The Ghost Apple pieces together the puzzling history of Tripoli College in New England and its sister location on a remote Caribbean island, using old journal entries, transcribed slave narratives, tourism brochures, blog posts, and the college’s course catalogues. This centuries-spanning satire explores issues both contemporary (struggling financially, the college enters into an unfortunate partnership with an omnipressive corporation that turns the students into lab rats for new dietary additives) and universal (a century after the end of slavery in the Caribbean, and some things still haven’t changed).

The Divorce Papers, meanwhile, manages to be funny despite the fact that it A) is about divorce and B) includes lengthy excerpts from “official” court documents of the proceedings. The central conceit—the story of a yearlong, contentious, high-profile divorce told via all the various news articles and personal correspondence it generates—could quickly grow dry or unwieldy, but Rieger maintains a light touch throughout, and the result is a 600-page novel that goes down easy.

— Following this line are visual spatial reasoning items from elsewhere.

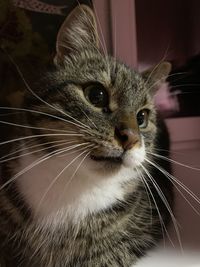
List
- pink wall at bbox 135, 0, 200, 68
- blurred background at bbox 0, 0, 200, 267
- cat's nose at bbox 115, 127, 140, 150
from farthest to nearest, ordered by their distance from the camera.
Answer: pink wall at bbox 135, 0, 200, 68
blurred background at bbox 0, 0, 200, 267
cat's nose at bbox 115, 127, 140, 150

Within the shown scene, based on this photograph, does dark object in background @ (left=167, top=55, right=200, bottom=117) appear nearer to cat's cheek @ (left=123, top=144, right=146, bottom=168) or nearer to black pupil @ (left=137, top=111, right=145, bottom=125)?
black pupil @ (left=137, top=111, right=145, bottom=125)

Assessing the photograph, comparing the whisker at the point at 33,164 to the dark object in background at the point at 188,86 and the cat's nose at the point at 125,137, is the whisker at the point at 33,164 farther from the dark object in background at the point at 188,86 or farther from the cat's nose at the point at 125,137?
the dark object in background at the point at 188,86

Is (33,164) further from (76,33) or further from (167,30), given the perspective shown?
(167,30)

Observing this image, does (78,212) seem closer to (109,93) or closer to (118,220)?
(118,220)

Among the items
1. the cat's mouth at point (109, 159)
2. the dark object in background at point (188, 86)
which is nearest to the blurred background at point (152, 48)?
the dark object in background at point (188, 86)

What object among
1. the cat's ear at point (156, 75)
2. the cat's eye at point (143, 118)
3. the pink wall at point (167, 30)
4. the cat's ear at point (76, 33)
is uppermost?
the pink wall at point (167, 30)

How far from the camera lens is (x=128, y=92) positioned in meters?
0.70

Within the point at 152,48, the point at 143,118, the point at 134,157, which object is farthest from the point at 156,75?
the point at 152,48

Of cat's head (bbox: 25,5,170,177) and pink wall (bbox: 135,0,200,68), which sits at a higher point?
pink wall (bbox: 135,0,200,68)

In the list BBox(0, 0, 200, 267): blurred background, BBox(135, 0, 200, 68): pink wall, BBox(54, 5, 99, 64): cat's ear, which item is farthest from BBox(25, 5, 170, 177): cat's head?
BBox(135, 0, 200, 68): pink wall

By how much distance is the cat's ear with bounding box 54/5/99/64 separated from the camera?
685mm

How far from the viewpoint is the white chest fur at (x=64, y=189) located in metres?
0.65

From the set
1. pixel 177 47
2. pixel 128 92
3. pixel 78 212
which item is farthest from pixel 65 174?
pixel 177 47

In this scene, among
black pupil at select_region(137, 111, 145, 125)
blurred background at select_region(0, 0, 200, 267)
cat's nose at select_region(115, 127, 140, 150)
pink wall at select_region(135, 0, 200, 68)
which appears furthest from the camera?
pink wall at select_region(135, 0, 200, 68)
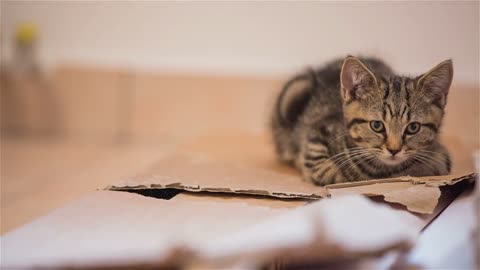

Below are five more epistolary novels that play with the form.

Dracula, by Bram Stoker
The story is part of our cultural fabric these days, but what’s fascinating about Stoker’s classic vampire tale is how fresh it still feels, despite some occasionally musty prose (I avoided about three obvious corpse puns there; you’re welcome). An assemblage of letters, diary entries, ship’s log entries, newspaper accounts, and dictation cylinders (the 19th century iPhone voice memo), it manages to be both enthralling and scary, even after the century of watered-down, glittered-up vampire stories that followed.

Up the Down Staircase, by Bel Kaufman
If the countless arguments I’ve been pulled into on Facebook are any indication, this 1967 novel about a new teacher at an inner-city school struggling against indifferent students, incompetent colleagues, and entrenched bureaucracy is as relevant as ever. The bulk of the story is told via the detritus of a teacher’s life: memos from the administration, student essays, lesson plans, and discarded love notes.

Carrie, by Stephen King
Stephen King nearly gave up on writing what became his debut novel after penning the famous shower scene (“Plug it up! Plug it up!”) because he felt like he couldn’t write from the perspective of a female teenager. Perhaps mixing in fragments of newspaper and magazine articles and excerpts from books was what he needed to do to get it over the finish line. It’s worth noting that his next book, Salem’s Lot, was directly inspired by Dracula and began life as an epistolary short story called “Jerusalem’s Lot.”

Where’d You Go, Bernadette, by Maria Semple
To answer the titular question this lively, hilarious novel poses, you’ll have to piece together a string of student report cards, business invoices, press releases, essays, magazine articles, emails, blog posts, newsletters, and even a TED talk. Despite the narrative trickery, it’s one of the most heartwarming, laugh-out-loud funny books about mothers and daughters and the impossibility of parenting that you’ll ever read.

Attachments, by Rainbow Rowell
In one sense, there’s nothing groundbreaking about the format of Rowell’s debut novel, which builds a love story through alternating chapters of third-person narrative and traded emails. What is interesting is why and how we’re reading those emails: the protagonist of the narrative sections is a lonely IT geek required to screen all corporate emails to make sure no one is misusing their account. That he can’t stop reading the messages from one particular employee provides us with a peek into the narrative even as it gives the book a spine (and a warm, gooey center). In another sense, I’ll take every opportunity I can get to compel people to read Rainbow Rowell—trust me, you won’t regret it.

What’s your favorite epistolary novel?